Bénédicte Saint-André

Des absents scellent la proposition de loi sur les langues régionales

La proposition de loi visant à protéger les langues régionales a été rejetée d'une voix jeudi 14 janvier. Seuls 24 députés étaient présents sur les 577 que compte cette législature. Et quatre absents socialistes ont fait basculer le scrutin, usant de la délégation de vote. Réactions.

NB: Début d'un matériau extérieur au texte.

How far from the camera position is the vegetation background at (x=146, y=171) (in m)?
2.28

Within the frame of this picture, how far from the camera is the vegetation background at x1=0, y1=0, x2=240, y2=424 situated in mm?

Les députés des Pyrénées-Atlantiques n'ont pas voté la proposition de loi de Paul Molac. - © Gaizka Iroz
Les députés des Pyrénées-Atlantiques n'ont pas voté la proposition de loi de Paul Molac. - © Gaizka Iroz

A minuit jeudi 14 janvier, les députés ont rejeté la proposition de loi sur les langues régionales portée par le député écologiste Paul Molac. Seulement 10 députés socialistes étaient présents mais quatre absents ont délégué leur vote.
 
Une motion de procédure avait déjà permis d'enterrer la ratification de la charte des langues régionales au Sénat. C'est encore l'utilisation du règlement qui aura eu raison de la proposition de loi portée par le groupe écologiste de l'Assemblée nationale, lors de sa niche parlementaire.
 
Le texte d'abord vidé de sa substance en commission des Affaires culturelles et de l'éducation avait pu être rétabli jeudi. Les dix députés socialistes présents ne pouvaient dès lors contrer son adoption. Or au moment du vote final, alors qu'aucun député supplémentaire n'entrait dans l'hémicycle, le verdict tombe : 14 contre (tous socialistes), 13 pour (Marc Lefur, député LR, deux radicaux et 10 écologistes) et une abstention.
 
Le groupe socialiste a en effet enregistré quatre délégations de vote, celles de Christophe Sirugue, Yves Blein, Pascal Deguilhem et Pascal Terrasse, députés en mission. Si  cette procédure est interdite par le nouveau règlement, les députés malades ou en mission font effectivement exception à la règle. Or, en aucun cas elle ne reflète le vote du député. Parmi ces absents, certains au contraire étaient favorables à la proposition de loi.
 
Selon Paxkal Indo, président d'Eskolim (Seaska, Calandreta, Diwan, ABCM, Bressola), un tel recours n'honore pas les socialistes. Pire, si aucune loi cadre n'était adoptée d'ici la fin du quinquennat, ces derniers paieraient un lourd tribut de leur forfait.
 
Il souligne par ailleurs l'absence des trois députés des Pyrénées-Atlantiques lors du vote. Pourtant, "les 34 ikastola et les dix calandretas auraient eu le cadre nécessaire à leur développement, l'OPLB et l'OPLO se seraient vu confortés dans leurs actions, les gares et les postes du Pays Basque auraient pu renouveler leur signalétique en bilingue, France 3 Pays Basque aurait eu plus de moyens pour produire des émissions en basque", ajoute-t-il.

"Un échec annoncé"

Pour ces députés, cette défaite n'est pas à imputer à leur absence mais à la démarche jugée trop personnelle du député écologiste. Sylviane Alaux se refuse à "critiquer en creux l'action d'un collègue mais la manière employée par Paul Molac n'est pas la bonne". C'est également "l'histoire d'un échec annoncé" que relate Colette Capdevielle : "Sur cette question éminemment sensible, un coup politique ne peut aboutir. Nous devons être transpartisans, rassembler l'ensemble des acteurs du territoire, et faire travailler en amont toutes les personnes sensibles à cette problématique". 

 
Ella regrette en ce sens que Paul Molac n'ait saisi la commission des langues régionales, dont il est pourtant le vice-président, et que n'ait été abordé que l'immersif gratuit "concernant les diwan mais pas les ikastola". La sénatrice Frédérique Espagnac, interrogée par France 3, est sur la même ligne bien qu'elle fustige la méthode utilisée par les socialistes pour sceller le vote. Assurant que la question des langues régionales reste une priorité, toutes trois appellent à reprendre le travail collectivement dans les six mois.